• Work to do
Can you return every item below word for word, omitting the pictures?

Excerpts from a spatial reasoning dataset:
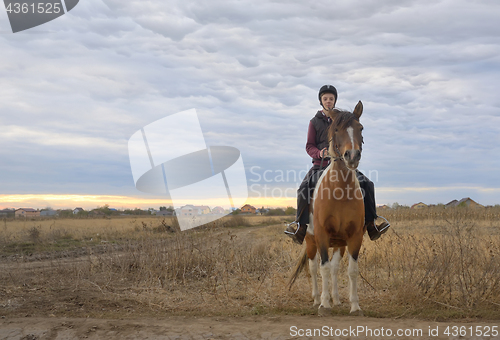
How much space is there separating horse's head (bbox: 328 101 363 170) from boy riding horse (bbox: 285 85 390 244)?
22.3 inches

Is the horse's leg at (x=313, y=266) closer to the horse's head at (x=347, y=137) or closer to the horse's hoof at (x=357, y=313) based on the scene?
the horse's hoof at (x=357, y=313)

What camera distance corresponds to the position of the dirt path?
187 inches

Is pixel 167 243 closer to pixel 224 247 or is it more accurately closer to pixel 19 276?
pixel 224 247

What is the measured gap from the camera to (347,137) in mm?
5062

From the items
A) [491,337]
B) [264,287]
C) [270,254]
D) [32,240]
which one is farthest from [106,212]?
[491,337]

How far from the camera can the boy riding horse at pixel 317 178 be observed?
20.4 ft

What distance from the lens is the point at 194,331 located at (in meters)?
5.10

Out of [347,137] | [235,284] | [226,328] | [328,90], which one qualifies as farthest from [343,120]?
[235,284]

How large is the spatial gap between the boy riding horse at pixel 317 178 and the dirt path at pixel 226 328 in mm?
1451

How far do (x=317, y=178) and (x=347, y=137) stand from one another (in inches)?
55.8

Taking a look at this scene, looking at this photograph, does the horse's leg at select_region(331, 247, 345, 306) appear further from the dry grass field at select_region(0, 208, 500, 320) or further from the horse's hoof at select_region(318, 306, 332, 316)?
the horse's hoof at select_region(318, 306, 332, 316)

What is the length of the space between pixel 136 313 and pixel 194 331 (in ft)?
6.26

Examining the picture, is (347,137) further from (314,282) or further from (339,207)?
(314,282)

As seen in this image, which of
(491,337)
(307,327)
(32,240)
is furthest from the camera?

• Correct response
How much space is there separating horse's head (bbox: 328 101 363 170) from boy riding horse (bbox: 285 85 390 244)?
22.3 inches

Is the horse's leg at (x=313, y=266) closer to the horse's head at (x=347, y=137) or closer to the horse's hoof at (x=357, y=313) based on the scene?
the horse's hoof at (x=357, y=313)

What camera distance corresponds to the position of the dirt path?
187 inches

Is pixel 167 243 closer to pixel 224 247 or is it more accurately closer to pixel 19 276?
pixel 224 247

What is the measured gap from the camera to (347,137) in mm?
5062

From the items
A) [491,337]
B) [264,287]
C) [270,254]
D) [32,240]
which one is farthest from [106,212]?
[491,337]

How far from the camera can the boy riding horse at pixel 317 178 be observed?
20.4 ft

What distance from the lens is the point at 194,331 located at (in meters)?
5.10

Out of [347,137] | [235,284] | [226,328] | [328,90], which one qualifies as farthest from [343,120]?
[235,284]

How large is the spatial gap between the boy riding horse at pixel 317 178 and the dirt path at pixel 226 328 in mm?
1451

How far do (x=317, y=178) and (x=347, y=137) stand from one another (in inches)?
55.8

Taking a look at this scene, looking at this photograph, does the horse's leg at select_region(331, 247, 345, 306) appear further from the dry grass field at select_region(0, 208, 500, 320) or further from the horse's hoof at select_region(318, 306, 332, 316)?
the horse's hoof at select_region(318, 306, 332, 316)

What is the length of the space between pixel 136 313 and pixel 194 331 (in ft)?
6.26

Examining the picture, is (347,137) further from (314,282) or further from (339,207)?
(314,282)

As seen in this image, which of
(491,337)
(307,327)
(32,240)
is furthest from the camera?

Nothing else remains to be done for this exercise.